New images show how Harrogate town centre could be transformed under £7.9m project

New images of how Harrogate town centre streets could be transformed under the £7.9million Gateway project have been revealed.

An artist's impression of how the centre of Harrogate could look after the project
An artist's impression of how the centre of Harrogate could look after the project

A public consultation is underway on the proposals which are aiming to create a more pedestrian and cycle-friendly entrance to the Station Parade area as part of the government’s Transforming Cities Fund.

North Yorkshire County Council is leading the scheme and previously shared images of how the area could look with improved access to the town’s train and bus station, changes to street space and the potential of traffic on Station Parade being reduced to one lane.

Now, new images of the most controversial part of the project have been revealed.

There are three options on the table for the future of James Street: do nothing, partly pedestrianise or fully pedestrianise.

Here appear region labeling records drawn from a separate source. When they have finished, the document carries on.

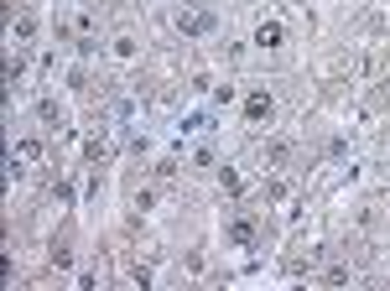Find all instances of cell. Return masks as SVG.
I'll return each mask as SVG.
<instances>
[{
  "label": "cell",
  "mask_w": 390,
  "mask_h": 291,
  "mask_svg": "<svg viewBox=\"0 0 390 291\" xmlns=\"http://www.w3.org/2000/svg\"><path fill=\"white\" fill-rule=\"evenodd\" d=\"M271 94H266V89H255V94H250V99H245V125L250 130H260V125H266V120H271Z\"/></svg>",
  "instance_id": "cell-1"
},
{
  "label": "cell",
  "mask_w": 390,
  "mask_h": 291,
  "mask_svg": "<svg viewBox=\"0 0 390 291\" xmlns=\"http://www.w3.org/2000/svg\"><path fill=\"white\" fill-rule=\"evenodd\" d=\"M177 26H182L188 36H203V32H213V16H203V11H182Z\"/></svg>",
  "instance_id": "cell-2"
},
{
  "label": "cell",
  "mask_w": 390,
  "mask_h": 291,
  "mask_svg": "<svg viewBox=\"0 0 390 291\" xmlns=\"http://www.w3.org/2000/svg\"><path fill=\"white\" fill-rule=\"evenodd\" d=\"M255 42H260V47H281V42H286V26H281V21H260V26H255Z\"/></svg>",
  "instance_id": "cell-3"
},
{
  "label": "cell",
  "mask_w": 390,
  "mask_h": 291,
  "mask_svg": "<svg viewBox=\"0 0 390 291\" xmlns=\"http://www.w3.org/2000/svg\"><path fill=\"white\" fill-rule=\"evenodd\" d=\"M229 239H235V245H255V224H250V219H235V224H229Z\"/></svg>",
  "instance_id": "cell-4"
},
{
  "label": "cell",
  "mask_w": 390,
  "mask_h": 291,
  "mask_svg": "<svg viewBox=\"0 0 390 291\" xmlns=\"http://www.w3.org/2000/svg\"><path fill=\"white\" fill-rule=\"evenodd\" d=\"M52 266L68 270V266H73V250H68V245H52Z\"/></svg>",
  "instance_id": "cell-5"
}]
</instances>
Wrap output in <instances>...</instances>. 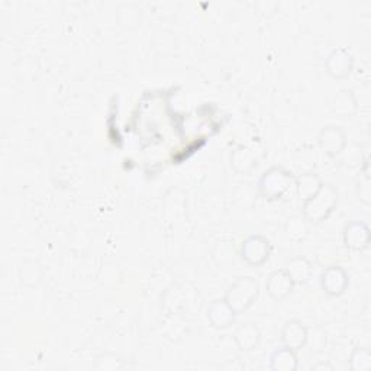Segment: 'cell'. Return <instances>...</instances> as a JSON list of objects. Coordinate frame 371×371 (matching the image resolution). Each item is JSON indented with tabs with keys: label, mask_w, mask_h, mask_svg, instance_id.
I'll return each mask as SVG.
<instances>
[{
	"label": "cell",
	"mask_w": 371,
	"mask_h": 371,
	"mask_svg": "<svg viewBox=\"0 0 371 371\" xmlns=\"http://www.w3.org/2000/svg\"><path fill=\"white\" fill-rule=\"evenodd\" d=\"M338 203V192L329 184H322L321 189L303 202V216L309 224H319L332 213Z\"/></svg>",
	"instance_id": "6da1fadb"
},
{
	"label": "cell",
	"mask_w": 371,
	"mask_h": 371,
	"mask_svg": "<svg viewBox=\"0 0 371 371\" xmlns=\"http://www.w3.org/2000/svg\"><path fill=\"white\" fill-rule=\"evenodd\" d=\"M292 186H296V177L280 167H273L267 170L258 181V190L263 198L275 200L282 199Z\"/></svg>",
	"instance_id": "7a4b0ae2"
},
{
	"label": "cell",
	"mask_w": 371,
	"mask_h": 371,
	"mask_svg": "<svg viewBox=\"0 0 371 371\" xmlns=\"http://www.w3.org/2000/svg\"><path fill=\"white\" fill-rule=\"evenodd\" d=\"M260 292V286L256 278L253 277H241L229 287L225 300L229 306L238 314L246 311L257 299Z\"/></svg>",
	"instance_id": "3957f363"
},
{
	"label": "cell",
	"mask_w": 371,
	"mask_h": 371,
	"mask_svg": "<svg viewBox=\"0 0 371 371\" xmlns=\"http://www.w3.org/2000/svg\"><path fill=\"white\" fill-rule=\"evenodd\" d=\"M242 260L250 266H261L270 257V242L261 235H251L242 242Z\"/></svg>",
	"instance_id": "277c9868"
},
{
	"label": "cell",
	"mask_w": 371,
	"mask_h": 371,
	"mask_svg": "<svg viewBox=\"0 0 371 371\" xmlns=\"http://www.w3.org/2000/svg\"><path fill=\"white\" fill-rule=\"evenodd\" d=\"M321 286L329 296L343 295L348 286V274L341 267L332 266L322 273Z\"/></svg>",
	"instance_id": "5b68a950"
},
{
	"label": "cell",
	"mask_w": 371,
	"mask_h": 371,
	"mask_svg": "<svg viewBox=\"0 0 371 371\" xmlns=\"http://www.w3.org/2000/svg\"><path fill=\"white\" fill-rule=\"evenodd\" d=\"M353 55L346 48L333 50L326 59V70L335 79H346L353 70Z\"/></svg>",
	"instance_id": "8992f818"
},
{
	"label": "cell",
	"mask_w": 371,
	"mask_h": 371,
	"mask_svg": "<svg viewBox=\"0 0 371 371\" xmlns=\"http://www.w3.org/2000/svg\"><path fill=\"white\" fill-rule=\"evenodd\" d=\"M236 312L229 306V303L222 299V300H215L207 309V318L210 324L216 329H227L235 322Z\"/></svg>",
	"instance_id": "52a82bcc"
},
{
	"label": "cell",
	"mask_w": 371,
	"mask_h": 371,
	"mask_svg": "<svg viewBox=\"0 0 371 371\" xmlns=\"http://www.w3.org/2000/svg\"><path fill=\"white\" fill-rule=\"evenodd\" d=\"M309 339L307 328L299 322V321H290L285 325L282 331V343L286 348H290L292 351L302 350Z\"/></svg>",
	"instance_id": "ba28073f"
},
{
	"label": "cell",
	"mask_w": 371,
	"mask_h": 371,
	"mask_svg": "<svg viewBox=\"0 0 371 371\" xmlns=\"http://www.w3.org/2000/svg\"><path fill=\"white\" fill-rule=\"evenodd\" d=\"M266 287H267V293L274 300H283L292 293L295 283L290 275L286 273V270H277L268 277Z\"/></svg>",
	"instance_id": "9c48e42d"
},
{
	"label": "cell",
	"mask_w": 371,
	"mask_h": 371,
	"mask_svg": "<svg viewBox=\"0 0 371 371\" xmlns=\"http://www.w3.org/2000/svg\"><path fill=\"white\" fill-rule=\"evenodd\" d=\"M319 145L325 151V154L335 157L347 145L346 135L338 127H326L319 134Z\"/></svg>",
	"instance_id": "30bf717a"
},
{
	"label": "cell",
	"mask_w": 371,
	"mask_h": 371,
	"mask_svg": "<svg viewBox=\"0 0 371 371\" xmlns=\"http://www.w3.org/2000/svg\"><path fill=\"white\" fill-rule=\"evenodd\" d=\"M344 242L347 249L354 251H361L370 242V231L365 224L353 222L344 229Z\"/></svg>",
	"instance_id": "8fae6325"
},
{
	"label": "cell",
	"mask_w": 371,
	"mask_h": 371,
	"mask_svg": "<svg viewBox=\"0 0 371 371\" xmlns=\"http://www.w3.org/2000/svg\"><path fill=\"white\" fill-rule=\"evenodd\" d=\"M261 333L254 324L239 326L234 335V341L241 351H253L260 346Z\"/></svg>",
	"instance_id": "7c38bea8"
},
{
	"label": "cell",
	"mask_w": 371,
	"mask_h": 371,
	"mask_svg": "<svg viewBox=\"0 0 371 371\" xmlns=\"http://www.w3.org/2000/svg\"><path fill=\"white\" fill-rule=\"evenodd\" d=\"M286 273L295 285H304L312 277V264L304 257H295L286 266Z\"/></svg>",
	"instance_id": "4fadbf2b"
},
{
	"label": "cell",
	"mask_w": 371,
	"mask_h": 371,
	"mask_svg": "<svg viewBox=\"0 0 371 371\" xmlns=\"http://www.w3.org/2000/svg\"><path fill=\"white\" fill-rule=\"evenodd\" d=\"M270 368L274 371H295L297 368L296 353L286 347L275 350L270 358Z\"/></svg>",
	"instance_id": "5bb4252c"
},
{
	"label": "cell",
	"mask_w": 371,
	"mask_h": 371,
	"mask_svg": "<svg viewBox=\"0 0 371 371\" xmlns=\"http://www.w3.org/2000/svg\"><path fill=\"white\" fill-rule=\"evenodd\" d=\"M324 183L321 181V178L314 174V173H306L302 174L300 177L296 178V189H297V195L299 198L304 202L306 199L312 198L319 189Z\"/></svg>",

The potential ban on cars on the busy shopping street has sparked concerns from some business leaders who have described it as “short sighted and dangerous,” while supporters of the move say it would improve pedestrian safety and attract more shoppers.

Officials at North Yorkshire County Council have stressed no decision has yet been taken and that views from all businesses and residents will be taken into account.

Also included in the plans are upgrades to the One Arch railway underpass which connects Bower Street with Station Parade, with the new images showing a new cycle lane and improved lighting.

What else is being proposed?

Under the plans still being drawn up are two new bus priority areas at Lower Station Parade and Cheltenham Parade, road junction upgrades, new cycle lanes and cycle storage facilities.

There are also proposals for an increase in safe space for people on foot, new flexible public events spaces and water features.

Once the consultation has ended the aim is to finalise designs for construction to begin by summer 2022 with completion in 2023.

How to have your say

The public consultation will run until March 24. Residents, businesses and community groups are being invited to have their say in an online survey, with more engagement work due to be held over the spring and summer.